Idk, are people interested in these things? I know most people aren't, and there's absolutely nothing wrong with that (you can still build strong models without this knowledge, but it is definitely helpful). I do feel that we often call these things black boxes but they aren't completely opaque. They sure aren't transparent, especially through scale, but they aren't "black" either. (Allen-Zhu & Li's Physics of LLMs is a great resource btw and I'd love if other users posted/referenced more things they liked. I purposefully didn't link btw)

So, I do like the post, and I think it has good value (and certainly there is always value in teaching to learn!), but I disagree with the HN title and post's subtitle.

[0] https://news.ycombinator.com/item?id=38834244

3 comments

Hey @godelski! Author of the blog post here.

I really appreciate you taking the time to provide all this feedback. This feedback + additional resources are extremely useful.

I agree that the subtitle is not as accurate as it could be. I'll revisit it! As for content updates, I've been doing some additional updates in the last days based on feedback (e.g. more info about tokenization and the token embeddings). Although diving in some of your suggestions is likely out of scope for this article, I in particular agree that expanding the attention mechanism content (e.g. the analogy with databases or explaining what is dot product) would increase the quality of the article. I will look into expanding this!

I also think a more rigorous, separate mathematical exploration into attention mechanisms and recent advancements would be a great tool for the ecosystem.

Once again, thank you for all the amazing feedback!

Hey, I'm glad you found it useful. I know it is hard to take critique, but I did enjoy the post. I truly do mean the critique is coming from a place of love. And I hope the comment helps others find more (I guess I'm writing a blog post now). I do feel there is often this gap between nearly no math and way too much math that causes a lot of people to come away with "you don't need math for ML" which is... idk... partially correct but not? haha. I'm a bit mathy of a person so you just caught a pet peeve of mine. I definitely agree what I said is out of scope for how you wrote but I will stand with my subtitle critique ;) I still do like the article though

And I just realized we're in a slack channel together haha (I don't think we've ever talked though).
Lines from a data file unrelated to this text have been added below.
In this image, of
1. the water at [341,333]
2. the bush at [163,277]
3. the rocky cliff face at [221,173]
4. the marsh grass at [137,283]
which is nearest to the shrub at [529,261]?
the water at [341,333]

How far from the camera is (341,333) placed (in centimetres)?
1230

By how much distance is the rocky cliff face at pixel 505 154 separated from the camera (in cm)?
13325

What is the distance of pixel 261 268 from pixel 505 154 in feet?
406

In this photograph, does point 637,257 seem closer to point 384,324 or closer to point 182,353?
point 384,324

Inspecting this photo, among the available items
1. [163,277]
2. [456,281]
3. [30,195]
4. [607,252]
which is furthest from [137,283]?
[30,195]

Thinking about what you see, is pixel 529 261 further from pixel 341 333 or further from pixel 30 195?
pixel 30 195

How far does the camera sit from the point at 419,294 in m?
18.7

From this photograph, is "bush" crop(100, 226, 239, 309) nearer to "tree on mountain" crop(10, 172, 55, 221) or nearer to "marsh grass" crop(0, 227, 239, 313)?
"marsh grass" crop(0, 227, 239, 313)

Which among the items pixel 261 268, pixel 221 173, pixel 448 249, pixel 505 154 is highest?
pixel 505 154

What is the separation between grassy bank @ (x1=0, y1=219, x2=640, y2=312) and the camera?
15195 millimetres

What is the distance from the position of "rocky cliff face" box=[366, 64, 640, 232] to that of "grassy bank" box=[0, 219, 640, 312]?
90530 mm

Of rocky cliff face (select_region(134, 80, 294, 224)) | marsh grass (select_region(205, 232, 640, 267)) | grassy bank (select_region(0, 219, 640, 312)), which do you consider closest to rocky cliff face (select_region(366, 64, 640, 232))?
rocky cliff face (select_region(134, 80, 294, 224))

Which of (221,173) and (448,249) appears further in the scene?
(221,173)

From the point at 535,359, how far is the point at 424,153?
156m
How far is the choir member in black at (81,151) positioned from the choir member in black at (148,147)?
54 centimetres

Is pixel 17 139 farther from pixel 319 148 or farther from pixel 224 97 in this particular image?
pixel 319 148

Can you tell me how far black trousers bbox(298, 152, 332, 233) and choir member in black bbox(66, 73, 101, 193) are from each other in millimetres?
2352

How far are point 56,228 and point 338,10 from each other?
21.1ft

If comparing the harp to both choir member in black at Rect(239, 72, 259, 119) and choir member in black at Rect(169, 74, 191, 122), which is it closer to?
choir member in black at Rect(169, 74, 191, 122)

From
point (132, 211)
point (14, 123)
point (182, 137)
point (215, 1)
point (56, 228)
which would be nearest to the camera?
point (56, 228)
I poked around your website and saw you're at HF. Love you guys to death. You all also have tons of awesome blog posts and you're one of the most useful forces in ML. So I really do appreciate all the work.

Can you link a resource that is able to adequately explain why they're called Key, Query, and Value? Every explanation I've read eventually handwaved this. It feels like understanding why they're named that is key (heh) to understanding the concept, rather than just blindly implementing matmul.
https://stats.stackexchange.com/questions/421935/what-exactl...

It mentions it comes from the original Attention Is All You Need paper and goes on into more detail.

It seems to be named exactly as you would expect. Key/Value as in KV store, with Query being the term being retrived.

> Idk, are people interested in these things?

Yes, absolutely. Would be awesome to read deeper.

Seconded.
Looks like I'll be writing a blog lol.